Extract provided
I have, therefore, attempted rather to follow the political career than to portray the private life of Mr. Fox.

Such mighty events as the American War, the French Revolution, and the French Revolutionary Wars, deserve to be studied in all their different aspects. They are the great elevations from which the streams of modern history must flow towards the ocean of time.

I have ventured to give many extracts from the speeches of Mr. Fox. I am aware how imperfectly these reported speeches, uncorrected by the great orator, represent his fire, his force, his language. But the following pages,

from Lord Erskine's letter to the Editor of his collected Speeches, give a measure of the value of the treasure which is lost, while they show a just appreciation of the grandeur of the remains which we possess.

"This extraordinary person, then," says Lord Erskine, "in rising generally to speak, had evidently no more premeditated the particular language he should employ, nor frequently the illustrations and images by which he should discuss or enforce his subject, than he had contemplated the hour he was to die; and his exalted merit as a debater in Parliament did not, therefore, consist in the length, variety, or roundness of his periods; but in the truth and vigour of his conceptions; in the depth and extent of his

information; in the retentive powers of his memory, which enabled him to keep in constant view, not only all he had formerly read and reflected on, but everything said at the moment, and even at other times, by the various persons whose arguments he was to answer; in the faculty of spreading out his matter so clearly to the grasp of his own mind, as to render it impossible he should ever fail in the utmost clearness and distinctness to others; in the exuberant fertility of his invention, which spontaneously brought forth his ideas at the moment, in every possible shape by which the understanding might sit in the most accurate judgment upon them; whilst, instead of seeking afterwards to enforce them by cold, premeditated illustrations, or by episodes, which, however beautiful, only distract attention, he was accustomed to repass his subject, not methodically, but in the most unforeseen and fascinating review, enlightening every part of it, and binding even his adversaries in a kind of spell for the moment of involuntary assent.

Data

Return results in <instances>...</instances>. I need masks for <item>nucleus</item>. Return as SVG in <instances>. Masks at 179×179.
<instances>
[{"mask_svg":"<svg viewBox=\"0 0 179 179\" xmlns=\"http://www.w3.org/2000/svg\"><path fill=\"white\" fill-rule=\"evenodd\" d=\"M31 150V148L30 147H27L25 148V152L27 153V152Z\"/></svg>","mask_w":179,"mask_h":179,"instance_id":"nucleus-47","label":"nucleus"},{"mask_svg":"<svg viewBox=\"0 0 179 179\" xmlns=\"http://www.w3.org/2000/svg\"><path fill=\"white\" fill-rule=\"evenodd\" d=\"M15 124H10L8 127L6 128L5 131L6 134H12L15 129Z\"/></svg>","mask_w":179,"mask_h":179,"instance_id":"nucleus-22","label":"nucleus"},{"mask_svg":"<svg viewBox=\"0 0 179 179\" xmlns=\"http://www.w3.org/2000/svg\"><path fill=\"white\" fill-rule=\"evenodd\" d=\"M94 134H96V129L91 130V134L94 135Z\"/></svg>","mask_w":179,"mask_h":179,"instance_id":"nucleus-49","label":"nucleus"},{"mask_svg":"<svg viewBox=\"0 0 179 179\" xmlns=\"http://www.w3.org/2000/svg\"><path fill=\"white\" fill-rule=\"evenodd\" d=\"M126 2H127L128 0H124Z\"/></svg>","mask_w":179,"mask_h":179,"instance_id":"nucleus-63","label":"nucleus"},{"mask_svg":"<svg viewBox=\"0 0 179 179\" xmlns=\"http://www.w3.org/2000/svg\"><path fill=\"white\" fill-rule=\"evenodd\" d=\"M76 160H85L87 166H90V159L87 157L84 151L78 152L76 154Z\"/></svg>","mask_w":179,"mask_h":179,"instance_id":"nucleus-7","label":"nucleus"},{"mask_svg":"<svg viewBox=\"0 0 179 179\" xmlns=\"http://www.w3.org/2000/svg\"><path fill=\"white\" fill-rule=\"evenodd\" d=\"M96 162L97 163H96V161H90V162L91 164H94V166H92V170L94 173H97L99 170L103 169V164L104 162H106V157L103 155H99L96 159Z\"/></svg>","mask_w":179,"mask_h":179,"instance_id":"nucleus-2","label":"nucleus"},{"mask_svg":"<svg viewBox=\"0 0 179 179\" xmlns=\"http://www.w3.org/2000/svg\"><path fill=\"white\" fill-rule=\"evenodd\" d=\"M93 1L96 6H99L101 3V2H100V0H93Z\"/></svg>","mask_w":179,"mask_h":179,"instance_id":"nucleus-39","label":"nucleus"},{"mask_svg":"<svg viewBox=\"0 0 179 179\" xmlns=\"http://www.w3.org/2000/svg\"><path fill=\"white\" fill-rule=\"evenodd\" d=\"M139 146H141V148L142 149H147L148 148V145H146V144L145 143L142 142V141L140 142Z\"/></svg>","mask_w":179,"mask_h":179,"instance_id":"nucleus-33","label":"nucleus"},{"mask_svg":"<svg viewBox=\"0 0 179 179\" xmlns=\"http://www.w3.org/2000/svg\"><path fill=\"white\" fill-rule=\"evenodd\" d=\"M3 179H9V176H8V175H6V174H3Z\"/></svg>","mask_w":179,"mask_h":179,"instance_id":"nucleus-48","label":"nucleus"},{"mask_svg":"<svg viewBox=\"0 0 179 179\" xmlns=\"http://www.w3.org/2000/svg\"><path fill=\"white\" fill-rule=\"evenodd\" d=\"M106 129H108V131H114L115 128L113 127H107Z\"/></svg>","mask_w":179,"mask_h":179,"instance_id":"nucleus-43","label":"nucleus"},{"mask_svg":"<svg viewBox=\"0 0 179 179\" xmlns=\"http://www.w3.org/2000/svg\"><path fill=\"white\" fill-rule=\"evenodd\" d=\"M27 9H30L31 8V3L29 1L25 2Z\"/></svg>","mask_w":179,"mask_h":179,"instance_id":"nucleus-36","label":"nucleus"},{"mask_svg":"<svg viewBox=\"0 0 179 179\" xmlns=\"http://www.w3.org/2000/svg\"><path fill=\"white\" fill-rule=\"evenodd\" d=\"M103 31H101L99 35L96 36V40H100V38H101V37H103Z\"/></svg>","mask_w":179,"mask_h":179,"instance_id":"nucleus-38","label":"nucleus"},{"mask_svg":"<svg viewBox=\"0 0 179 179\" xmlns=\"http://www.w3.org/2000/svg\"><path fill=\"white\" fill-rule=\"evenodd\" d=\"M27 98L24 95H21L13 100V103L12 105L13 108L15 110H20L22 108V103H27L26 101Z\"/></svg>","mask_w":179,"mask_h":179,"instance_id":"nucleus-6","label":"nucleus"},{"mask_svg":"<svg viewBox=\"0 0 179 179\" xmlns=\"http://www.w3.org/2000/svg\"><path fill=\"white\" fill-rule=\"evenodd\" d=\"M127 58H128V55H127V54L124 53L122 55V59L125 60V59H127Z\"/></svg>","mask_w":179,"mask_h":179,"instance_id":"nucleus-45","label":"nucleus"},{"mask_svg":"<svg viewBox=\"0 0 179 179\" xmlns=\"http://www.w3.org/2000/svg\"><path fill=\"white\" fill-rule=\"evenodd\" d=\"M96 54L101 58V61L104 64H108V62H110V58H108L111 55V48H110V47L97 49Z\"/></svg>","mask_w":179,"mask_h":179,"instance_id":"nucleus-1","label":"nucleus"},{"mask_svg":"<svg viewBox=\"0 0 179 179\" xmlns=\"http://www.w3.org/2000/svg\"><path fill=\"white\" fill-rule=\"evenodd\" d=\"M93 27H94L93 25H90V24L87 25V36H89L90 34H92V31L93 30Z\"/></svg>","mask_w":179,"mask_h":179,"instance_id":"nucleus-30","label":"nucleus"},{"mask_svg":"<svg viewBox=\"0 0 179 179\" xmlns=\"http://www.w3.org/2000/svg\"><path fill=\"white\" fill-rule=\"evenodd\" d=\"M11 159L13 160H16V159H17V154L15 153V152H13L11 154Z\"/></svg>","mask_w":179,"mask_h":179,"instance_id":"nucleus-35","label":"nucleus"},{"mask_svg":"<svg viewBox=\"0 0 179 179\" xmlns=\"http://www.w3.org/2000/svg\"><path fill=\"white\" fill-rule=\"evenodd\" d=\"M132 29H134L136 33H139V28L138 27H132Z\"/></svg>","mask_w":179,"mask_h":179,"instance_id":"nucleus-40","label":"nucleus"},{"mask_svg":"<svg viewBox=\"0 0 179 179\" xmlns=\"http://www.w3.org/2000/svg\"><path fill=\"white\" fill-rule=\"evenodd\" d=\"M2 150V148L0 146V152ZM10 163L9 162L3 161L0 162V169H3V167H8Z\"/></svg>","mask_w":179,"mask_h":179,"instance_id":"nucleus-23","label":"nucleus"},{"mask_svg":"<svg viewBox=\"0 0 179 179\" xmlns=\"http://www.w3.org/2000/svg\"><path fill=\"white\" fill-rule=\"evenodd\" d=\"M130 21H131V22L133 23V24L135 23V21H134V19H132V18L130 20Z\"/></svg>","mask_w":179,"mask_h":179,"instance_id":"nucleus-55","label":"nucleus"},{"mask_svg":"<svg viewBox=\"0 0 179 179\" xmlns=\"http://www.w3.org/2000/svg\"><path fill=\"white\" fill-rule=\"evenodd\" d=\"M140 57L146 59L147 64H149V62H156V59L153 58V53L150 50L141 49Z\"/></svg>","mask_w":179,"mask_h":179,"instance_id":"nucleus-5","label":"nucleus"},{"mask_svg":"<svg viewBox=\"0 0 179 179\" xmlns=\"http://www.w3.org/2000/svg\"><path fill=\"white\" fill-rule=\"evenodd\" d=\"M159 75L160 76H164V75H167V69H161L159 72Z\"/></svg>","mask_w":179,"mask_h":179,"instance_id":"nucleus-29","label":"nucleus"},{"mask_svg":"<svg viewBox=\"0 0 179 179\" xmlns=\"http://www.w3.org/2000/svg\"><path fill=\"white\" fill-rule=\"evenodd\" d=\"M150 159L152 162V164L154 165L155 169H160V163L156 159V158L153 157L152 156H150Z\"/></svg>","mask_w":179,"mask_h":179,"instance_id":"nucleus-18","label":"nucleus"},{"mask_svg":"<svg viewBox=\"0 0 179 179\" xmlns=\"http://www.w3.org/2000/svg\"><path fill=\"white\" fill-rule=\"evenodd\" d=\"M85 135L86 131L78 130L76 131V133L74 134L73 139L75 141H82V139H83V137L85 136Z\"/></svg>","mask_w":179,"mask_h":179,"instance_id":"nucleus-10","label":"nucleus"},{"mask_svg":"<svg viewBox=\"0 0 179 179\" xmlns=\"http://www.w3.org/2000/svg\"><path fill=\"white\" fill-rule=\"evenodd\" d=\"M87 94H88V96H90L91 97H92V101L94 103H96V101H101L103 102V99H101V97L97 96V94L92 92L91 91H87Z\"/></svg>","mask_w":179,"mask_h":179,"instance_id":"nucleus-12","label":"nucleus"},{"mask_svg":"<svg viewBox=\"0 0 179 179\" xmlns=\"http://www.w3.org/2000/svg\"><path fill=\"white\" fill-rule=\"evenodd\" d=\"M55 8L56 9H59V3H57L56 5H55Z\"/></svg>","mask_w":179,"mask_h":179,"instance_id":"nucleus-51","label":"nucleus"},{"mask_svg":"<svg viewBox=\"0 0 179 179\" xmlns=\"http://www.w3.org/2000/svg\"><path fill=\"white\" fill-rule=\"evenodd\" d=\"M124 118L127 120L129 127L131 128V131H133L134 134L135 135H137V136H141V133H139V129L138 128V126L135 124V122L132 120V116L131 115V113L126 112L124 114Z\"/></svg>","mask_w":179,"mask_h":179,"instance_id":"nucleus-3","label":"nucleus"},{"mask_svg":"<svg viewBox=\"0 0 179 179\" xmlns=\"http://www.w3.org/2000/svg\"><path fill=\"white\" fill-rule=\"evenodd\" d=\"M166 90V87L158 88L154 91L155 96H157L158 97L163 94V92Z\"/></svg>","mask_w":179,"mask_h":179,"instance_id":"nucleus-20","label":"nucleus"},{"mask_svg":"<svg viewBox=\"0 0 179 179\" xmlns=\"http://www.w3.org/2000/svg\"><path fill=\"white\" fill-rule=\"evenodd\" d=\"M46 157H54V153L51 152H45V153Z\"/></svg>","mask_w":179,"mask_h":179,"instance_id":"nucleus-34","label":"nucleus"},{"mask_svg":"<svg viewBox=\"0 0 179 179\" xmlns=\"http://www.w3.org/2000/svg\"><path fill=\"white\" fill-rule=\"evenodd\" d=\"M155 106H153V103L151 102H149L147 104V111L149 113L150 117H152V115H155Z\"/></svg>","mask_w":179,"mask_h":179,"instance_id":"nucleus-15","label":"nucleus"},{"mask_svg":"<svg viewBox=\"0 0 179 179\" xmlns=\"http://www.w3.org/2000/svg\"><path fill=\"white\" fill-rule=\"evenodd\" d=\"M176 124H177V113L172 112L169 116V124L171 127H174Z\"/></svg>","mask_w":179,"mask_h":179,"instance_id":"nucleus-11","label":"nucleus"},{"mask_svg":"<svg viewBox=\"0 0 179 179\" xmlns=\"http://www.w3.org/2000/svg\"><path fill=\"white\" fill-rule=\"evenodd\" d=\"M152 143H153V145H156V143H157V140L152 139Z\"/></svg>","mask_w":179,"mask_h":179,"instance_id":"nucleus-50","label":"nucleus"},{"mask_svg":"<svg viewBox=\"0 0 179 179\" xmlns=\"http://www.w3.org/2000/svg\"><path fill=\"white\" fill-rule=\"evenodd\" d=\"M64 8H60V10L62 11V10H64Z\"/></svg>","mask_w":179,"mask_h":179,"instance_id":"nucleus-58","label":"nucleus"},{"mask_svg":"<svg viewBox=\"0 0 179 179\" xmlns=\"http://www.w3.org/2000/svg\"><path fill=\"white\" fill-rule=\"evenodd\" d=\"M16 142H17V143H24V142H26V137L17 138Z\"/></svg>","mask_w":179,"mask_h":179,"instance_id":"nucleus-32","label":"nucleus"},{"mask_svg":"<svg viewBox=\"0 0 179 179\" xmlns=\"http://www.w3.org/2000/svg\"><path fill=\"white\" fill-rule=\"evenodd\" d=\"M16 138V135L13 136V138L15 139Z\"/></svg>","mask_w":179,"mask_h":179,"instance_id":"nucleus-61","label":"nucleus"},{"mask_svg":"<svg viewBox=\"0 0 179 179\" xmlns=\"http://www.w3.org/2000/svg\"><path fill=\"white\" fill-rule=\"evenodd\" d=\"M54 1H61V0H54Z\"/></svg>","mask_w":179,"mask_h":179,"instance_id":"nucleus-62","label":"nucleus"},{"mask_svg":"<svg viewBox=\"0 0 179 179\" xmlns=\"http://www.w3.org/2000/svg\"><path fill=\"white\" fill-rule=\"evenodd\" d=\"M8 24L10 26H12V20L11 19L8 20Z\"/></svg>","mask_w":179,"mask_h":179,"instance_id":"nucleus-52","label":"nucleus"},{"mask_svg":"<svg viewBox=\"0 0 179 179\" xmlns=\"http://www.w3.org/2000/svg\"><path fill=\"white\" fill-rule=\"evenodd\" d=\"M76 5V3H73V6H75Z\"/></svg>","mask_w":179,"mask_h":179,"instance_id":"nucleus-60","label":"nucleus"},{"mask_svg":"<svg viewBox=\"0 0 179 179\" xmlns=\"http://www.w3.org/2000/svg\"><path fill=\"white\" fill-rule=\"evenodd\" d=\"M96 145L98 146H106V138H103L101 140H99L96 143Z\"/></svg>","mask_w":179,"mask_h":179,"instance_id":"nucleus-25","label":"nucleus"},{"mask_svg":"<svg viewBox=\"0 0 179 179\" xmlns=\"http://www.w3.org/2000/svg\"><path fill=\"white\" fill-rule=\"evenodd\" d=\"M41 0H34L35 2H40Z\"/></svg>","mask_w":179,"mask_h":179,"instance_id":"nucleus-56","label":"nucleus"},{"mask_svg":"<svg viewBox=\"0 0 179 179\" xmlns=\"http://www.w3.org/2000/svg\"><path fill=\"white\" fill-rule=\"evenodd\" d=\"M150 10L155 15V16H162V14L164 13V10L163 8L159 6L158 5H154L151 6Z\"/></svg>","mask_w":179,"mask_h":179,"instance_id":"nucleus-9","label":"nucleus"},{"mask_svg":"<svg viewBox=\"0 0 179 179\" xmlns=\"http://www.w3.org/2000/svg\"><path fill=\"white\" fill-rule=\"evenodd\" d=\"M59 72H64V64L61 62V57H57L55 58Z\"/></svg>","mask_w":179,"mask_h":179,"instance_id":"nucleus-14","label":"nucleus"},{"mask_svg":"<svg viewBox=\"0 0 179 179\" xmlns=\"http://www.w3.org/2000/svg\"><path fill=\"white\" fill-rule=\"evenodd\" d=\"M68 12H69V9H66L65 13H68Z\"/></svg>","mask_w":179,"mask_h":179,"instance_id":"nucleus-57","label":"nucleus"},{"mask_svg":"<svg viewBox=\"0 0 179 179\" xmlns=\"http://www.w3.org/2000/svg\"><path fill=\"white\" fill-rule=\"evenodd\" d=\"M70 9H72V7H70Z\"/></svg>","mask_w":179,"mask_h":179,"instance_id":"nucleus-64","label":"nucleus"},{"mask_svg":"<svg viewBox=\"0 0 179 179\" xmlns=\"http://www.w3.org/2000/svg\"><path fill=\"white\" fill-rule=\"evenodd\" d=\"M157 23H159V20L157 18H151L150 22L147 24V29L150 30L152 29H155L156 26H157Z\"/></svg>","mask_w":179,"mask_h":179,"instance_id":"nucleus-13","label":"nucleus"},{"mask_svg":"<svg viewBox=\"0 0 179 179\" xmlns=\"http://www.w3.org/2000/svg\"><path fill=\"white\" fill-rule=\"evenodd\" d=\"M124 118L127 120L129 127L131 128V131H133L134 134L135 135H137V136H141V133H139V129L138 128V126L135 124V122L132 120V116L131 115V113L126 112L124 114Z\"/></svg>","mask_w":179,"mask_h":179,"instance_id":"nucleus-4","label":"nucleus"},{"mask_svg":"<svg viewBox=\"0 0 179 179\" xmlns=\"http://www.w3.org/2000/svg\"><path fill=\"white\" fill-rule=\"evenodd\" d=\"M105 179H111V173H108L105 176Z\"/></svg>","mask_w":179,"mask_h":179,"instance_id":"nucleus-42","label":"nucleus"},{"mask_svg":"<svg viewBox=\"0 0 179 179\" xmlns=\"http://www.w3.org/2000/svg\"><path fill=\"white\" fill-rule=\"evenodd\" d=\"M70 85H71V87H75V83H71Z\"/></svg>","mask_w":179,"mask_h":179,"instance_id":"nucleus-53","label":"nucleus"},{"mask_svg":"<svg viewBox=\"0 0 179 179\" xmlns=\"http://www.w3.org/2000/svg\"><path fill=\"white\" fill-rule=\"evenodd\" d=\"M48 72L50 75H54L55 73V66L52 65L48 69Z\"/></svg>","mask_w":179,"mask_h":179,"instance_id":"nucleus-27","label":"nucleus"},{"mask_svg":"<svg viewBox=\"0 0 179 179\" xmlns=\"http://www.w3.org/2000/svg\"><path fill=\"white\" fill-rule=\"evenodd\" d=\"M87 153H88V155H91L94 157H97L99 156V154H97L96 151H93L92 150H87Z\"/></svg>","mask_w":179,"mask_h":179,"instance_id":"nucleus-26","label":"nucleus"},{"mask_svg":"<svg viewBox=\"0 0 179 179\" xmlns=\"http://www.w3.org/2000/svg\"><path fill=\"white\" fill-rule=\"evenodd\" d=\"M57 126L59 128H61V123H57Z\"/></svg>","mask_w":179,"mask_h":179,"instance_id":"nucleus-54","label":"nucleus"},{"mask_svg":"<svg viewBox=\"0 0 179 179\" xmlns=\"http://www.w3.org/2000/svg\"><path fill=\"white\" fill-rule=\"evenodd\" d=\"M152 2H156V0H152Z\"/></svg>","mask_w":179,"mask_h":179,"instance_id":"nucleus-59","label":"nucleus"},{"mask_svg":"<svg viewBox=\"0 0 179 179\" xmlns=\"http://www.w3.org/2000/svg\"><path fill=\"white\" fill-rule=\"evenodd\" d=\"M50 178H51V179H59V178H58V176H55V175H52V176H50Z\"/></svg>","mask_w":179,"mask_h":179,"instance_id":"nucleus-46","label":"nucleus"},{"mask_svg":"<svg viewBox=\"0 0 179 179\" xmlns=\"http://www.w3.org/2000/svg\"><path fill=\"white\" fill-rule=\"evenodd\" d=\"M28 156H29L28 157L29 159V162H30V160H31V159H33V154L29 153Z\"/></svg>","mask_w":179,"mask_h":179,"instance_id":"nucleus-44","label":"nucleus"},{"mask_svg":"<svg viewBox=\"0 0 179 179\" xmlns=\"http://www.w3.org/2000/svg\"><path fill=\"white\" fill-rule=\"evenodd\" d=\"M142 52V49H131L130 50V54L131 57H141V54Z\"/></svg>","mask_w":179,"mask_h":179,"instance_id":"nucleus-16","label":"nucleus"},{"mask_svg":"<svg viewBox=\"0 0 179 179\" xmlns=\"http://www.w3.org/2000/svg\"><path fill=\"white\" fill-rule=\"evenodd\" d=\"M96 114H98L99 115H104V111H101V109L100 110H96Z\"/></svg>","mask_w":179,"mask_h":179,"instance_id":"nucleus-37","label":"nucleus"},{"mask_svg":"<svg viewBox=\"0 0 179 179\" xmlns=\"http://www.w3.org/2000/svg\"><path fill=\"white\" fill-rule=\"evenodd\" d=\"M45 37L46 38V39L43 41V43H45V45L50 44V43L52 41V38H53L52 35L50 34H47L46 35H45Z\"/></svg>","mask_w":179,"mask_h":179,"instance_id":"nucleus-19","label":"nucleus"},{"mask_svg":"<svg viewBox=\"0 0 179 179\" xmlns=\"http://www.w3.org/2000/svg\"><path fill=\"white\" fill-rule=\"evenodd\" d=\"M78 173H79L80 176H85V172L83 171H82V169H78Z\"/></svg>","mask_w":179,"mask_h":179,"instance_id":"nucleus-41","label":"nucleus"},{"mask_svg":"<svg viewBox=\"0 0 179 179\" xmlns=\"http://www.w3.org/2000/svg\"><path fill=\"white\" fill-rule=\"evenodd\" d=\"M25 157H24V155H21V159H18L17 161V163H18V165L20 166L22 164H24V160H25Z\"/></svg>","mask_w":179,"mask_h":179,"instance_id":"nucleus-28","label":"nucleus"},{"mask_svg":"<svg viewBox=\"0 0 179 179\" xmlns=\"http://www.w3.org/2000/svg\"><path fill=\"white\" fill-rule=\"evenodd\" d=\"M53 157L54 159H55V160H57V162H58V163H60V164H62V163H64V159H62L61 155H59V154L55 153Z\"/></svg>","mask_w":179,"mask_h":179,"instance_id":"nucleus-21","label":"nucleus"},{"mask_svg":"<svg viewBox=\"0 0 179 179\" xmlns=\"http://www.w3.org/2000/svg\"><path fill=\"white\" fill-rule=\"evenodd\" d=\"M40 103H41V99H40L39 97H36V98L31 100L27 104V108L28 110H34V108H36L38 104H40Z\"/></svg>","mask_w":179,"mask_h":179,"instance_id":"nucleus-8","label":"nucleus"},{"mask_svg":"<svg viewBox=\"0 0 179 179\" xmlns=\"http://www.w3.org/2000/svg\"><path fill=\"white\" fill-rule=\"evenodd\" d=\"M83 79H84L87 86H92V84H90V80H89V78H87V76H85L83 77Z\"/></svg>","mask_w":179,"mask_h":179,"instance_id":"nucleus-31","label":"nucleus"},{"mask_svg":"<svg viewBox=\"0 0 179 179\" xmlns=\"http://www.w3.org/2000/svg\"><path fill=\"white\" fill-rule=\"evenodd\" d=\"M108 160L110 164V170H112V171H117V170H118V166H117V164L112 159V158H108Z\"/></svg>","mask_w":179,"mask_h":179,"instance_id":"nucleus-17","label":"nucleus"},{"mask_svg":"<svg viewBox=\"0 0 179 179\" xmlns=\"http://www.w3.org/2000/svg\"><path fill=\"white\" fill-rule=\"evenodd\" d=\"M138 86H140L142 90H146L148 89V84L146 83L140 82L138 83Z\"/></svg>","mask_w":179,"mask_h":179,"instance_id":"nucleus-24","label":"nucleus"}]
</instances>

Task objective
Carry the preface about Mr. Fox's speeches forward from its final sentence, writing the next paragraph in the same style.

Response to the task
"The reader must certainly not expect to be so carried away by the sketches now before me. Short-hand alone, secured too at the moment, against the numerous imperfections inseparable from following the career of so rapid and vehement an elocution, could have perpetuated their lustre and effect; but still the correct, and often the animated, substance remains, which preserves from oblivion more that is worthy of preservation, than by such means

would apply to almost any other speaker in the world. Eloquence which consists more in the dexterous structure of periods, and in the powers and harmony of delivery, than in the extraordinary vigour of the understanding, may be compared to a human body, not so much surpassing the dimensions of ordinary nature as remarkable for the symmetry and beauty of its parts. If the short-hand writer, like the statuary or painter, has made no memorial of such an orator, little is left to distinguish him; but in the most imperfect relics of Fox's speeches THE BONES OF

A GIANT ARE TO BE DISCOVERED.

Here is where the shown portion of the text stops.